300 bottles were made using 25 percent recycled marine plastic.

Coke Bottle

The Coca-Cola Company recently unveiled its first-ever sample bottles made using recovered and recycled marine plastics, demonstrating that, one day, ocean debris could be used in recycled packaging for food or drinks.

Through a partnership between Ioniqa Technologies, Indorama Ventures, Mares Circulares (Circular Seas) and The Coca-Cola Company, about 300 sample bottles were made using 25 percent recycled marine plastic retrieved from the Mediterranean Sea and beaches. The bottles were designed and developed to show the transformational potential of revolutionary enhanced recycling technologies, which can recycle previously used plastics of any quality back to high-quality plastic that can be used for food or beverage packaging. The sample bottle is the first-ever plastic bottle made using marine plastic that has been successfully recycled for food and drink packaging.

Enhanced recycling technologies use innovative processes that break down the components of plastic and strip out impurities in lower-grade recyclables so they can be rebuilt as good as new. This means that lower grade plastics often destined for incineration or landfill can now be given a new life. It also means more materials are available to make recycled content, reducing the amount of virgin PET needed from fossil fuels, and resulting in a lower carbon footprint.

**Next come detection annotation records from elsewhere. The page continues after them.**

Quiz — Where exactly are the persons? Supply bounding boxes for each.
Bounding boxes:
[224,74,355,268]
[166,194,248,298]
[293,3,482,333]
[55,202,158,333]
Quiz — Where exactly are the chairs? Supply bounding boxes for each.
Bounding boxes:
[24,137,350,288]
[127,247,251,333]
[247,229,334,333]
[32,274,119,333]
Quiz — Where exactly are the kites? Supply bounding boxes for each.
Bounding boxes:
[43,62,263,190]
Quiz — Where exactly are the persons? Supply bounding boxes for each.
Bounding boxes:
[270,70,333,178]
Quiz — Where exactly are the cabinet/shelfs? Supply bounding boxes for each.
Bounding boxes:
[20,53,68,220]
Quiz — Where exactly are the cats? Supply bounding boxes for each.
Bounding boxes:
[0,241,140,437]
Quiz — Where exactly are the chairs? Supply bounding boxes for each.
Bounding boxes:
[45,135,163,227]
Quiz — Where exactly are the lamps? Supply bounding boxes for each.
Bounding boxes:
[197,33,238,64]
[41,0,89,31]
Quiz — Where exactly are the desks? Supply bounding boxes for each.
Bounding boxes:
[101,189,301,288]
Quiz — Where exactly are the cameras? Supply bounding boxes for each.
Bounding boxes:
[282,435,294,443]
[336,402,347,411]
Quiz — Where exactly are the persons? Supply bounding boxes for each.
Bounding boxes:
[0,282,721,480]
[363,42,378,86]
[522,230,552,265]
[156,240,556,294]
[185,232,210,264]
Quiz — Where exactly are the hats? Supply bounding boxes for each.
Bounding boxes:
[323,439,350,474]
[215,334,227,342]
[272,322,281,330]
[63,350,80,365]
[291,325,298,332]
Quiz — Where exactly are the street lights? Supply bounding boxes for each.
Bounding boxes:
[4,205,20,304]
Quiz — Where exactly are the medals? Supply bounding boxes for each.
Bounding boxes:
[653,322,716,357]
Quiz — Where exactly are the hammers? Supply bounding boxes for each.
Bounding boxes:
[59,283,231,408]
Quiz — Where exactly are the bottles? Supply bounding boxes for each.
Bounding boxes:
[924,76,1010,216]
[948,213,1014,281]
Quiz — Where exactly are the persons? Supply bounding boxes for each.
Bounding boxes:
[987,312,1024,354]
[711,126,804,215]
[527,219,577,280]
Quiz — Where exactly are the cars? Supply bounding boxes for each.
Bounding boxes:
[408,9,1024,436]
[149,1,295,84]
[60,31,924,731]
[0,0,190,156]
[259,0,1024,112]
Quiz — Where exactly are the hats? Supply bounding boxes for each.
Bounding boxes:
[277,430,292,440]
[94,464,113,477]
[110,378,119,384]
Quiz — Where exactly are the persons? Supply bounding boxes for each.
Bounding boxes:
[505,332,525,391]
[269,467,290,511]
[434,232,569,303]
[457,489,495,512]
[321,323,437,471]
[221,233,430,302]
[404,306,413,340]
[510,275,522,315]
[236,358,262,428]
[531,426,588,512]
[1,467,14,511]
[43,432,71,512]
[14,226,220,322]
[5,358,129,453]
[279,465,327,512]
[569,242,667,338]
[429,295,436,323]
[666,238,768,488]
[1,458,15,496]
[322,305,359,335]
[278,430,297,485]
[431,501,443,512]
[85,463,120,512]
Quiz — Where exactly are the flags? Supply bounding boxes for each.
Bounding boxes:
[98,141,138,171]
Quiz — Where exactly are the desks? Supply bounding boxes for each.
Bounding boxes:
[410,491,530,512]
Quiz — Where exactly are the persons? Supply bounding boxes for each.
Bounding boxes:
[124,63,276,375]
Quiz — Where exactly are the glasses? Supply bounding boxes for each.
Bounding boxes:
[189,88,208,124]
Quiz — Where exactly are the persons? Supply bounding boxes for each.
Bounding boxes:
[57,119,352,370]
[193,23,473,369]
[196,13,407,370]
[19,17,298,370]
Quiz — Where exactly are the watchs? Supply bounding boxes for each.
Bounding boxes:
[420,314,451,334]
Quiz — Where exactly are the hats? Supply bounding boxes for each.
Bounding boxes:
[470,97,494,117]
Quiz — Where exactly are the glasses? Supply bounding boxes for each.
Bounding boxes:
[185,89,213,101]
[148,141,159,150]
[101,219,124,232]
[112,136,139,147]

The marine plastic bottle has been developed as proof of concept for what the technology may achieve in time. In the immediate term, enhanced recycling will be introduced at commercial scale using waste from existing recyclers, including previously unrecyclable plastics and lower-quality recyclables. From 2020, Coca-Cola plans to roll out this enhanced recycled content in some of its bottles.

Coca-Cola has set goals to work toward a World Without Waste, which will include collecting a bottle or can for every one it sells by 2030.